許沅媃抱著孩子從碼頭上走下來,海風吹起她的裙襬和碎髮,日光落在她白得幾乎透明的皮膚上,像是給她整個人鍍了一層柔和的光。
她沒有化妝,臉上乾乾淨淨的,可那張臉放在哪兒都讓人挪不開眼,眉眼精緻得像畫上去的,笑起來的時候兩個梨渦淺淺地漾在嘴角邊,甜得膩人。
江清禾的胸口像是被什麼東西堵住了,悶悶的,喘不上氣。
她想起前些天在飯桌上,傅京屹提起妻子時嘴角那點藏都藏不住的笑意。
他說“她像兔子,呆,可愛”——她當時還安慰自己,一個縣城來的姑娘能有什麼好看的?不過是男人新鮮罷了。
可現在她親眼看見了。
那種漂亮不是她江清禾這種精心打扮出來的好看,是一種渾然天成的、連她自己都挑不出毛病的漂亮。
江清禾咬著唇,看著許沅媃從她面前走過,擦肩而過的時候帶起一陣淡淡的香味,像是奶香混著一點點甜。
她看見許沅媃低頭跟懷裡的孩子說話,聲音又輕又軟,眉眼彎彎的,像是根本不覺得周圍那些目光有什麼好在意的。
她身後,傅京屹提著行李跟上來,自然地走到她旁邊,把樾仔從她懷裡接過來,另一隻手空出來牽住了她的手。
動作流暢得像做過一萬遍,沒有絲毫刻意的痕跡。
江清禾看著那隻扣在一起的手,看著傅京屹偏頭跟許沅媃說話時垂下的眼睫,看著他嘴角那一點淡淡的、放鬆的弧度,她的手指攥得發白。
她從來沒見過傅京屹這樣。
他在營裡永遠是冷著一張臉,對誰都是那副不鹹不淡的模樣,連對她爸說話也只是客客氣氣的,沒有半分多餘的情緒。
可現在他站在那個女人旁邊,整個人都像卸下了什麼東西,眉眼間那層硬邦邦的殼像是被太陽曬化了,露出了底下的柔軟。
江清禾閉了一下眼。
她在心裡告訴自己——沒關係。
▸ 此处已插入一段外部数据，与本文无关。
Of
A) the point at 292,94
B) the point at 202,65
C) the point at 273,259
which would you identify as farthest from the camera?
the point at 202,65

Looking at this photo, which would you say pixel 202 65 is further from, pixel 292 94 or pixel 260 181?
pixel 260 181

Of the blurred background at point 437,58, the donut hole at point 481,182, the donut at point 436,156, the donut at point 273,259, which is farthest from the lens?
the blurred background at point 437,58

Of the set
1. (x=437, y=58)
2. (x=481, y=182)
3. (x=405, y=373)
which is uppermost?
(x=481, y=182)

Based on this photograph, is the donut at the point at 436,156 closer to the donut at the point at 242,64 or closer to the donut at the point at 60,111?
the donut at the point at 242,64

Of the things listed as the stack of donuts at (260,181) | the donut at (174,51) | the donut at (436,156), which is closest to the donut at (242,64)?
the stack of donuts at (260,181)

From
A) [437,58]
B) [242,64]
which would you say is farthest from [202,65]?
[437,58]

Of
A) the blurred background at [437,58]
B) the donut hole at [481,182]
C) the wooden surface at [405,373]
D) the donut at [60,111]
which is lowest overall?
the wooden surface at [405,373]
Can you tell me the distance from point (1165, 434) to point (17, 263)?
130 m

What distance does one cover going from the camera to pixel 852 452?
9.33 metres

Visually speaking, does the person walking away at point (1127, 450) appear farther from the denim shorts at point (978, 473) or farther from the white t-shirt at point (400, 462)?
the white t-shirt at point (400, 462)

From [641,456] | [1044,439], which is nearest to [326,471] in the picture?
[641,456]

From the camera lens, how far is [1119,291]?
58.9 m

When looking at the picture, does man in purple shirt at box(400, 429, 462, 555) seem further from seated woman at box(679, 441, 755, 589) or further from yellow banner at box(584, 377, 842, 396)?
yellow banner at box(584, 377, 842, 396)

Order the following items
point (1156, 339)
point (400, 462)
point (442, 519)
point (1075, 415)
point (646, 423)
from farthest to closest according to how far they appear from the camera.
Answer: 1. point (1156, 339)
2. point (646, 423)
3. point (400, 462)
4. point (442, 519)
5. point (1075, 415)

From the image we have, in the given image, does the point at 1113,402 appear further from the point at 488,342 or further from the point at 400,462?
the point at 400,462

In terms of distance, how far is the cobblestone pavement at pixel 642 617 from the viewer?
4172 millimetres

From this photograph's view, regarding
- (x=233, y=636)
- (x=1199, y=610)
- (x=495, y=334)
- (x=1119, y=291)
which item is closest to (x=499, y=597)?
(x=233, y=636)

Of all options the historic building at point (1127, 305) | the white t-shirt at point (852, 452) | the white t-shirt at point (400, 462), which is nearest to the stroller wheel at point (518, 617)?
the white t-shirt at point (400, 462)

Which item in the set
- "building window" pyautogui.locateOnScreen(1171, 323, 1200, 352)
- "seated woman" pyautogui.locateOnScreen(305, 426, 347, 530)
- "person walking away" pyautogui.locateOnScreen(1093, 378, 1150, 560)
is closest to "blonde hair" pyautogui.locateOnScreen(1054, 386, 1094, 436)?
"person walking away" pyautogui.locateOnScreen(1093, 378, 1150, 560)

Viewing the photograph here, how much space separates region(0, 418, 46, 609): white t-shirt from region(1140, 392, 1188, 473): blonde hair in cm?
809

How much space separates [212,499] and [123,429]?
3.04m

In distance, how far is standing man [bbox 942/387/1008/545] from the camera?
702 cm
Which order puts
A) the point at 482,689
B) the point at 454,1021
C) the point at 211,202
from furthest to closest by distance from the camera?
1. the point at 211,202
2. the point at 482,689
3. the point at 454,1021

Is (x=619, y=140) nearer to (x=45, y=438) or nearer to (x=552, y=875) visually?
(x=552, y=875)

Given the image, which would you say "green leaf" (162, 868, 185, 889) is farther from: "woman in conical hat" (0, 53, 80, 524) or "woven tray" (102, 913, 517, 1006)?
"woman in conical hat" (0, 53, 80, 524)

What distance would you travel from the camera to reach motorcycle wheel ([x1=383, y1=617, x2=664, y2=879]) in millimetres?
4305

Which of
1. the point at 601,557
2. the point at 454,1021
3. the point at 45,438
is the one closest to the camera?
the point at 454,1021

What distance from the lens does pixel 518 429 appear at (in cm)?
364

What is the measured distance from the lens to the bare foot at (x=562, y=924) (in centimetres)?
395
她爸是政委,她從小在這島上長大,根正苗紅,和傅京屹低頭不見抬頭見。
一個剛來的、什麼都不懂的縣城姑娘,能在這裡待幾天?
她睜開眼,目光落在許沅媃的背影上,看著那抹藍色裙襬在風中輕輕晃動,像是某種無聲的宣告。
她攥緊拳頭,轉身從榕樹後面走開,腳步又急又快,帶著一種不甘心的、悶悶的力道。
身後的碼頭上海風還在吹,遠處傳來誰家媳婦喊孩子回家吃飯的聲音。
許沅媃不知道身後發生了什麼。
她正被傅京屹牽著,順著家屬院的小路往前走,樾仔趴在爸爸肩頭,正伸手去夠路邊一朵開得正盛的野花。
她回頭看了一眼海面,又轉回來,輕輕晃了晃兩個人扣在一起的手,聲音帶著一絲雀躍:“傅京屹,我們的房子在哪兒呀?”
傅京屹偏頭看了她一眼,看著她亮晶晶的眼睛和翹起的嘴角,伸手替她擋了一下從樹蔭縫隙裡漏下來的光:“前面那排,第三棟。”
許沅媃順著他的目光看過去,看見一棟灰瓦白牆的小房子,門口有一小塊空地,旁邊種著一棵不知名的樹,正開著細碎的小白花。
她彎起眼睛笑了一下,然後拉著傅京屹的手,帶著樾仔,朝那棟小房子走去。
身後的海風還在吹著,把她和樾仔的笑聲一併捲進了午後的陽光裡。